Return to CALL resources main page |
View Site Index
See an
overview of Speech Recognition elsewhere at this website
I worked at Courseware Publishing International as Director of ESL Software Design from 1995-1997. CPI's work with speech recognition was directed at producing a series of products collectively called Conversation Navigation. These products begin with a vocabulary training program called See It Hear It Say It! The second in the series was called Traci Talk, The Mystery. The latter, which I edited and helped develop from a script written originally by Phil Hubbard, is an interactive branching mystery game created specifically for learners of ESL that is resolved by users interacting with characters on the screen. These interactions could be done almost entirely via speech-recognition.

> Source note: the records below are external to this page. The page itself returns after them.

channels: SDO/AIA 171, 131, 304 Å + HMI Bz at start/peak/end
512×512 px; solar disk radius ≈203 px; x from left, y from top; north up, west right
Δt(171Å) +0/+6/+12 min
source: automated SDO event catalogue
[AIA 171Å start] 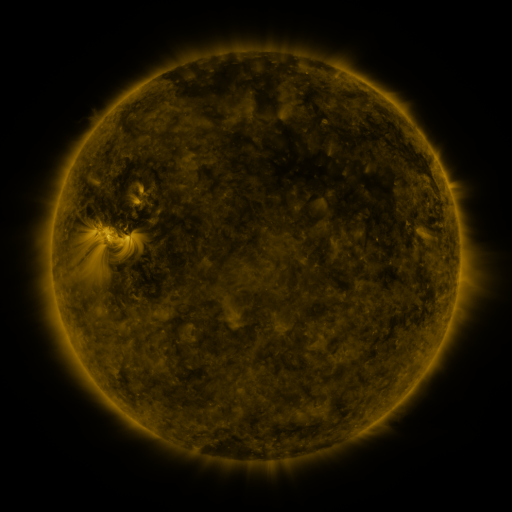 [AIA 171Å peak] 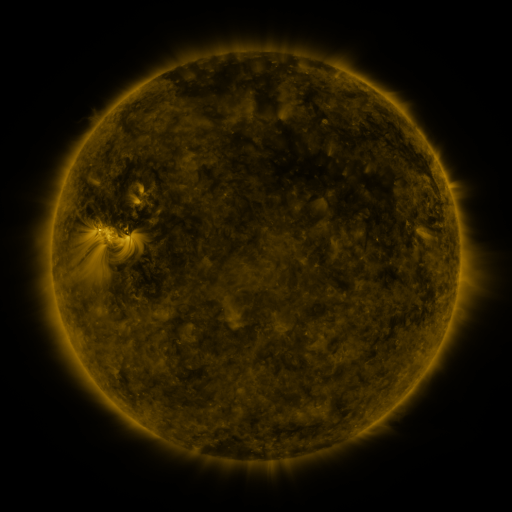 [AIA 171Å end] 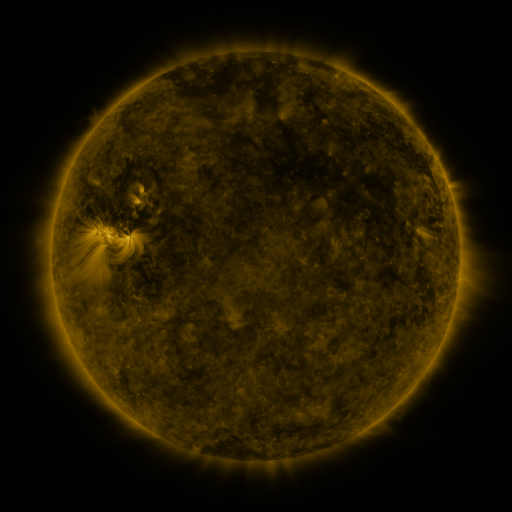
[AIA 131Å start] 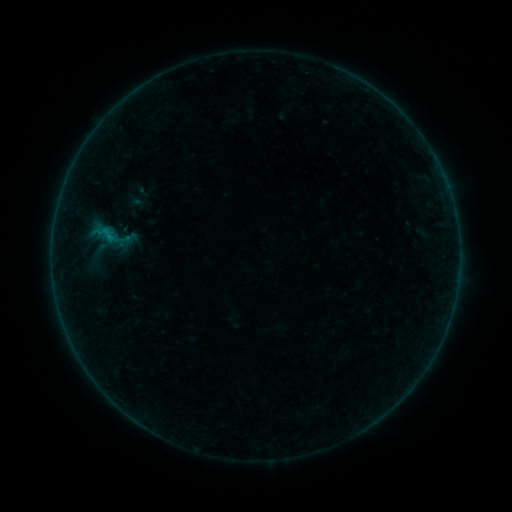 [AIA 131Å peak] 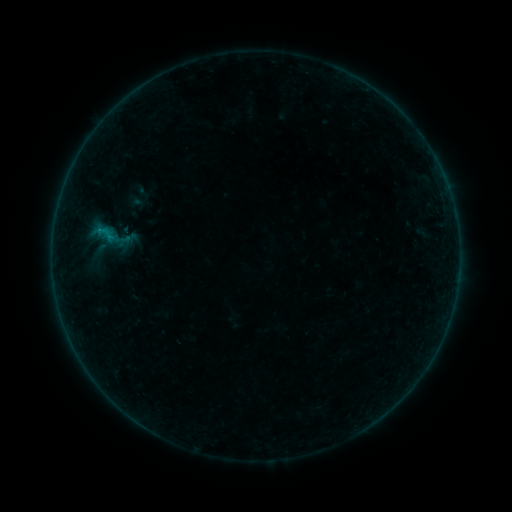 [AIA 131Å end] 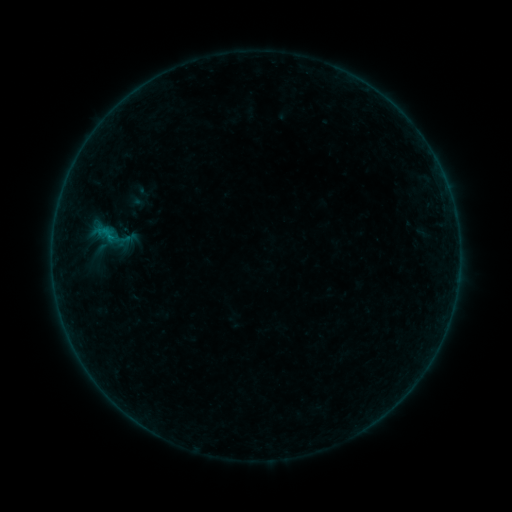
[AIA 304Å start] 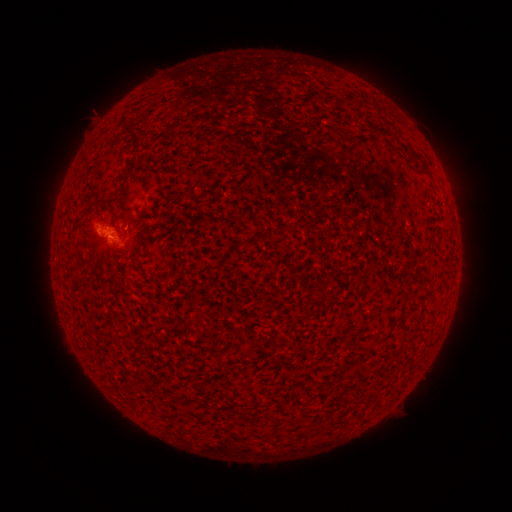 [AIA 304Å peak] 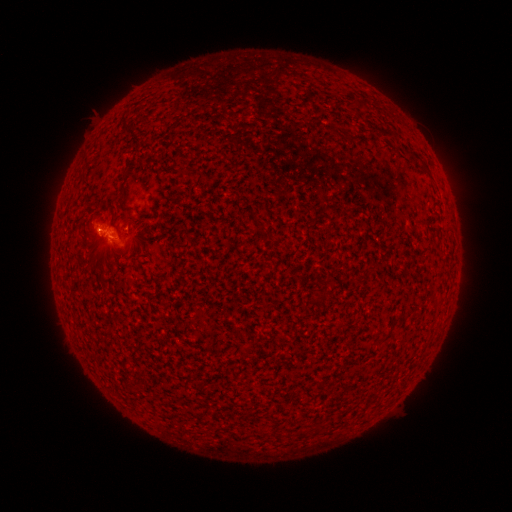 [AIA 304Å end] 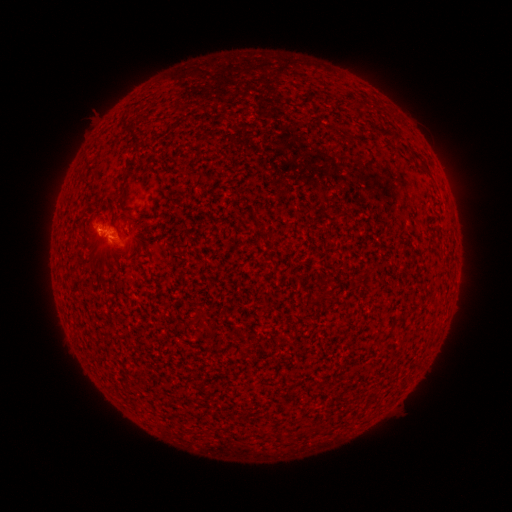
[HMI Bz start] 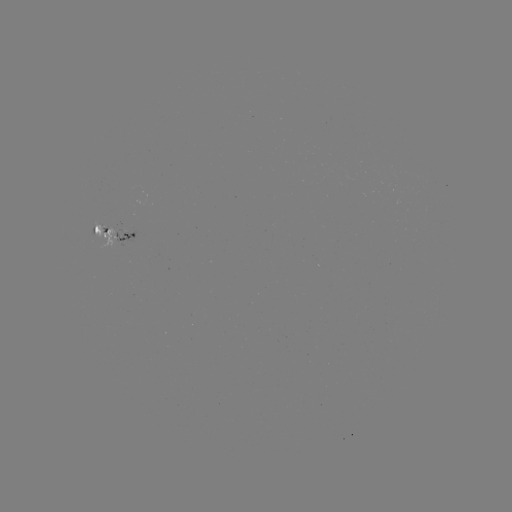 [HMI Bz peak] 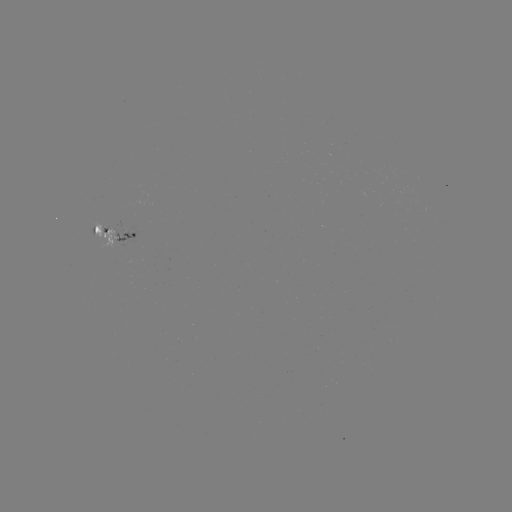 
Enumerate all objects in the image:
B1.6 flare: (100, 232)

My participation in these products included the following:
I worked with the voice talent in the studio; e.g. prepare scripts for studio use, direct the process of recording. Afterwards, I used Sound Forge to sample the audio, enhance it as necessary using sound editing tools, and save it to 16-bit wav files.
I created BNF grammars to specify the full range of acceptable utterances at any given juncture requiring the user's spoken input. Using the IBM Voice Type Application Factory speech recognition software, I compiled these into context files and tweaked the grammars and other parameters until satisfactory recognition of a wide range of utterances was achieved.
When I started working for Courseware Publishing International in fall 1995, the decision to go ahead with See it Hear it Say it! had already been made, the interface had been designed, and there was little I could do about the direction of the product other than to grade the vocabulary already selected (delays in production that my suggestions for improvement would have entailed did not fit in with the company's fiscal situation at the time).
However, I was fortunate to be in on the ground floor of development of Traci Talk: The Mystery, and to be able to work closely with Phil Hubbard, an ESL-specialist professor at Stanford university, and to advise staff at CPI early enough to influence the project's pedagogical integrity. Dr. Hubbard had just started working as a consultant to develop the story line for the project, and a center working with speech recognition at Stanford University had been engaged to write the DLLs for the IBM Continuous speech recognition software so that it would work with Authorware, the authoring system used as the development platform.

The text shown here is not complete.